INSTRUCTIONS TO FOLLOW -> Line by line, copy the entries exactly, excluding the pictures.

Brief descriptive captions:
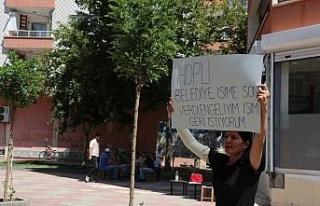 Belediyenin işten çıkardığı kadından HDP önünde...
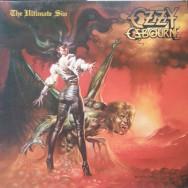 Ozzy Osbourne – The Ultimate Sin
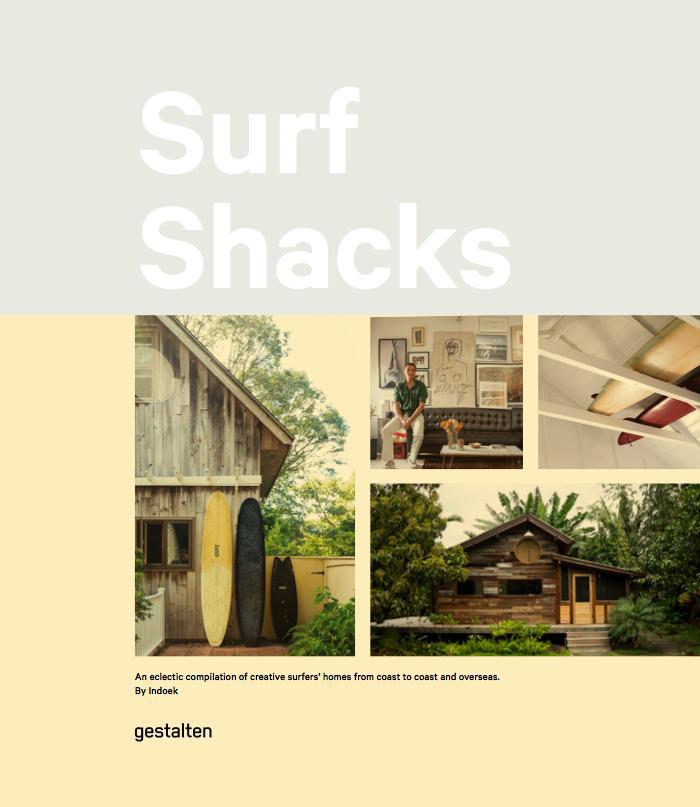 surf shacks buch bei hugendubel. Black Bedroom Furniture Sets. Home Design Ideas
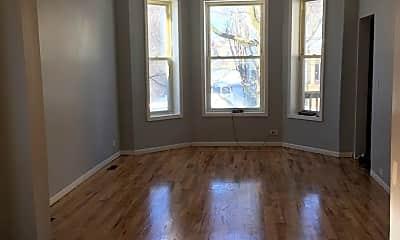 Living Room, 1443 S Avers Ave, 1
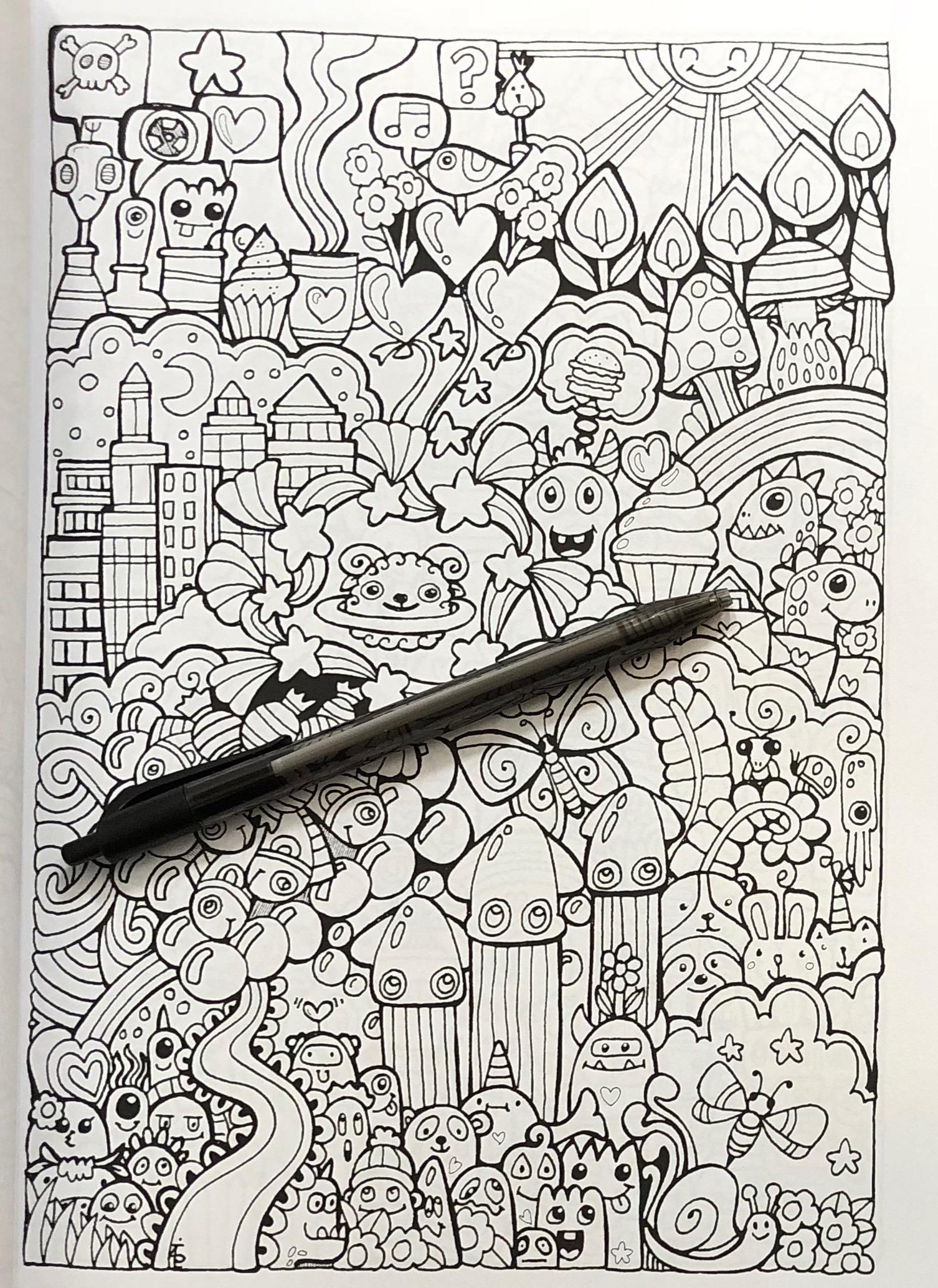 Forever Inspired Coloring Book: Angela Porter's Designer Doodles ...   2069x1506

RESULT ->
 Belediyenin işten çıkardığı kadından HDP önünde...
 Ozzy Osbourne – The Ultimate Sin
 surf shacks buch bei hugendubel. Black Bedroom Furniture Sets. Home Design Ideas
 Living Room, 1443 S Avers Ave, 1
 Forever Inspired Coloring Book: Angela Porter's Designer Doodles ...   2069x1506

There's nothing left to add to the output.